* **RECORDS SUPPLIED**:
****
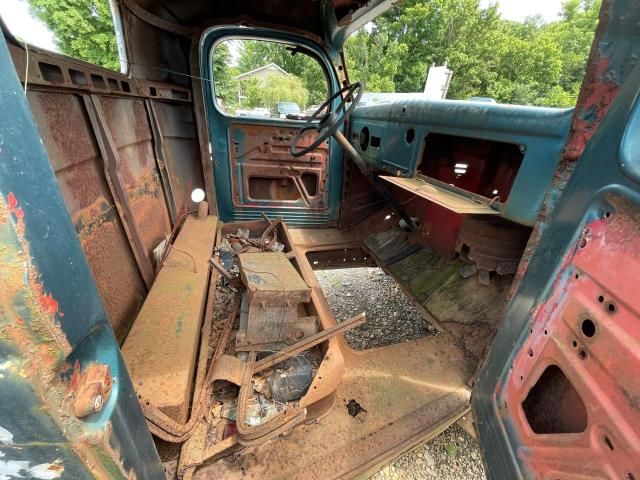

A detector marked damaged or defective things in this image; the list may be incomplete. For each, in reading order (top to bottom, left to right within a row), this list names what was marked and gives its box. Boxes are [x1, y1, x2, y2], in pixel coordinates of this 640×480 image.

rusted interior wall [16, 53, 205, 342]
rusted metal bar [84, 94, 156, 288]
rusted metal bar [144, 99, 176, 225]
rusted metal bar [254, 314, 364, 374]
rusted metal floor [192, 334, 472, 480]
****
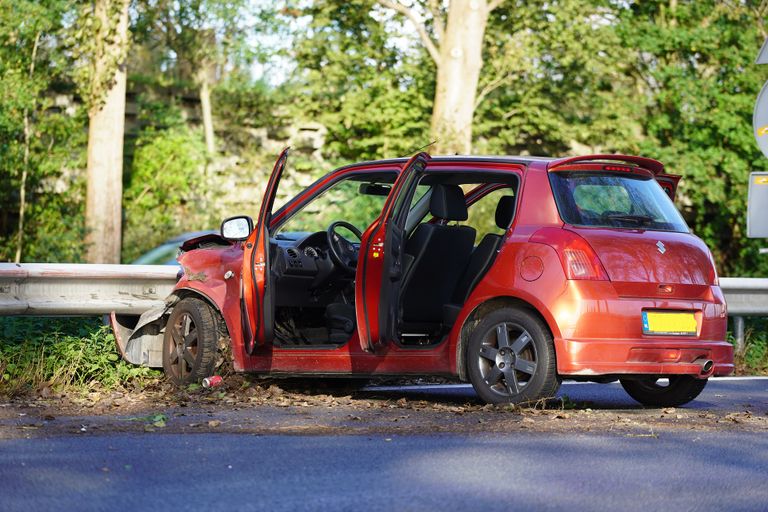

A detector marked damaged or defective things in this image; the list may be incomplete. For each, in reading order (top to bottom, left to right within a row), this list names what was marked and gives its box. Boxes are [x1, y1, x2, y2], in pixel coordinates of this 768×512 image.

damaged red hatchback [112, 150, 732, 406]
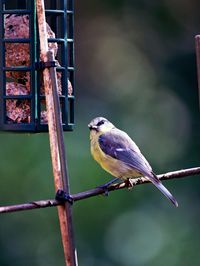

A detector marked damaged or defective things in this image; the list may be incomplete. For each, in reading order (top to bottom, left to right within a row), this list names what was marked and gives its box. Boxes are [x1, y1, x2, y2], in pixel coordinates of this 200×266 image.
****
* **SHORT PROBLEM**:
Reproduce word for word the stretch of the data from the line containing "this 640×480 image." through the line containing "rusted metal floor [192, 334, 472, 480]", including both of those lines.

* **FINAL ANSWER**:
A detector marked damaged or defective things in this image; the list may be incomplete. For each, in reading order (top to bottom, left to right within a row), this list names what was marked and gives its box. Boxes are [x1, y1, x2, y2], in pixel coordinates of this 640×480 image.

rusted interior wall [16, 53, 205, 342]
rusted metal bar [84, 94, 156, 288]
rusted metal bar [144, 99, 176, 225]
rusted metal bar [254, 314, 364, 374]
rusted metal floor [192, 334, 472, 480]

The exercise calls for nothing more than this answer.